Segment Start: Records provided

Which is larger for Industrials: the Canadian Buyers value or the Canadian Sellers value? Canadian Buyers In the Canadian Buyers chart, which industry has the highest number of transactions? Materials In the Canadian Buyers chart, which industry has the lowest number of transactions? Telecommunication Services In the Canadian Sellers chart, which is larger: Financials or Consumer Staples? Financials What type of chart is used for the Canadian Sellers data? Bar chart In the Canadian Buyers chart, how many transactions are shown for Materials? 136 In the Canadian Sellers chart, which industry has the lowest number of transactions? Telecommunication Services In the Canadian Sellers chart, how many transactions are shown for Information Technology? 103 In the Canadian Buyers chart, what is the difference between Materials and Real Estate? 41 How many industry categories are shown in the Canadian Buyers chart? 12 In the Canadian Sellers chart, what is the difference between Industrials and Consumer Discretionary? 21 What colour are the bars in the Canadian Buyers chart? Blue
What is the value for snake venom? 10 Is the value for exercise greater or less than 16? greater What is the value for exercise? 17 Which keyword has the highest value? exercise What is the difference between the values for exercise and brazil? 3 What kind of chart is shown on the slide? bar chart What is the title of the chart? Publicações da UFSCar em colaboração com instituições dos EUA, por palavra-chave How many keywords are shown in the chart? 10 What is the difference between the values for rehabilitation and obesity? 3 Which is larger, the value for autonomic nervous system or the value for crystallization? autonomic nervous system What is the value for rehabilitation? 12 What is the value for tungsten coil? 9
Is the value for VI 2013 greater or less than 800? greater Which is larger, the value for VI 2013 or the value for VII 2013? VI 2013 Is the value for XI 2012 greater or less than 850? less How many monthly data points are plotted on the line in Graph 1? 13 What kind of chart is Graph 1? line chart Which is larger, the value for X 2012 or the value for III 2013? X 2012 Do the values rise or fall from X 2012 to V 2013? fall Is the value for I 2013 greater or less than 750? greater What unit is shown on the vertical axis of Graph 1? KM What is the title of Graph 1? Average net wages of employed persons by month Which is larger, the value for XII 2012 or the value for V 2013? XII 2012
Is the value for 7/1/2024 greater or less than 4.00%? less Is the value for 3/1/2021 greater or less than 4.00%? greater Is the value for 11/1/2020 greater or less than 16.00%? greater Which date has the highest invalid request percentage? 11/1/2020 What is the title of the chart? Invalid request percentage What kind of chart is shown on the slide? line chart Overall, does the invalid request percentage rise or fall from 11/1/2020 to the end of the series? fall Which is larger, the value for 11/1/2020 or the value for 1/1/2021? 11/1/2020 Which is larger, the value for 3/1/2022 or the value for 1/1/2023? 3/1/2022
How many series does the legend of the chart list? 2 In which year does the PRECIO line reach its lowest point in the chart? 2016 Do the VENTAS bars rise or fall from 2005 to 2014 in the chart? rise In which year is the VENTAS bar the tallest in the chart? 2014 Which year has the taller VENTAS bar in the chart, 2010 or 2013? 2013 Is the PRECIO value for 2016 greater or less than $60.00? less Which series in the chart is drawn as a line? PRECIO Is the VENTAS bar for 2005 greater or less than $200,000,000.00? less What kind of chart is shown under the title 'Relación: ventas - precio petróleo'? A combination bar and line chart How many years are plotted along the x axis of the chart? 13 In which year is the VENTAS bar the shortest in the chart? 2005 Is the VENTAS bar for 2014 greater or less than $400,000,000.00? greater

Segment End: Records provided

- Instructions for the task -
Render the data above as a JSON list of strings with one string per line, omitting any blank lines.

- Answer to this problem -
[
  "Which is larger for Industrials: the Canadian Buyers value or the Canadian Sellers value? Canadian Buyers In the Canadian Buyers chart, which industry has the highest number of transactions? Materials In the Canadian Buyers chart, which industry has the lowest number of transactions? Telecommunication Services In the Canadian Sellers chart, which is larger: Financials or Consumer Staples? Financials What type of chart is used for the Canadian Sellers data? Bar chart In the Canadian Buyers chart, how many transactions are shown for Materials? 136 In the Canadian Sellers chart, which industry has the lowest number of transactions? Telecommunication Services In the Canadian Sellers chart, how many transactions are shown for Information Technology? 103 In the Canadian Buyers chart, what is the difference between Materials and Real Estate? 41 How many industry categories are shown in the Canadian Buyers chart? 12 In the Canadian Sellers chart, what is the difference between Industrials and Consumer Discretionary? 21 What colour are the bars in the Canadian Buyers chart? Blue",
  "What is the value for snake venom? 10 Is the value for exercise greater or less than 16? greater What is the value for exercise? 17 Which keyword has the highest value? exercise What is the difference between the values for exercise and brazil? 3 What kind of chart is shown on the slide? bar chart What is the title of the chart? Publicações da UFSCar em colaboração com instituições dos EUA, por palavra-chave How many keywords are shown in the chart? 10 What is the difference between the values for rehabilitation and obesity? 3 Which is larger, the value for autonomic nervous system or the value for crystallization? autonomic nervous system What is the value for rehabilitation? 12 What is the value for tungsten coil? 9",
  "Is the value for VI 2013 greater or less than 800? greater Which is larger, the value for VI 2013 or the value for VII 2013? VI 2013 Is the value for XI 2012 greater or less than 850? less How many monthly data points are plotted on the line in Graph 1? 13 What kind of chart is Graph 1? line chart Which is larger, the value for X 2012 or the value for III 2013? X 2012 Do the values rise or fall from X 2012 to V 2013? fall Is the value for I 2013 greater or less than 750? greater What unit is shown on the vertical axis of Graph 1? KM What is the title of Graph 1? Average net wages of employed persons by month Which is larger, the value for XII 2012 or the value for V 2013? XII 2012",
  "Is the value for 7/1/2024 greater or less than 4.00%? less Is the value for 3/1/2021 greater or less than 4.00%? greater Is the value for 11/1/2020 greater or less than 16.00%? greater Which date has the highest invalid request percentage? 11/1/2020 What is the title of the chart? Invalid request percentage What kind of chart is shown on the slide? line chart Overall, does the invalid request percentage rise or fall from 11/1/2020 to the end of the series? fall Which is larger, the value for 11/1/2020 or the value for 1/1/2021? 11/1/2020 Which is larger, the value for 3/1/2022 or the value for 1/1/2023? 3/1/2022",
  "How many series does the legend of the chart list? 2 In which year does the PRECIO line reach its lowest point in the chart? 2016 Do the VENTAS bars rise or fall from 2005 to 2014 in the chart? rise In which year is the VENTAS bar the tallest in the chart? 2014 Which year has the taller VENTAS bar in the chart, 2010 or 2013? 2013 Is the PRECIO value for 2016 greater or less than $60.00? less Which series in the chart is drawn as a line? PRECIO Is the VENTAS bar for 2005 greater or less than $200,000,000.00? less What kind of chart is shown under the title 'Relación: ventas - precio petróleo'? A combination bar and line chart How many years are plotted along the x axis of the chart? 13 In which year is the VENTAS bar the shortest in the chart? 2005 Is the VENTAS bar for 2014 greater or less than $400,000,000.00? greater"
]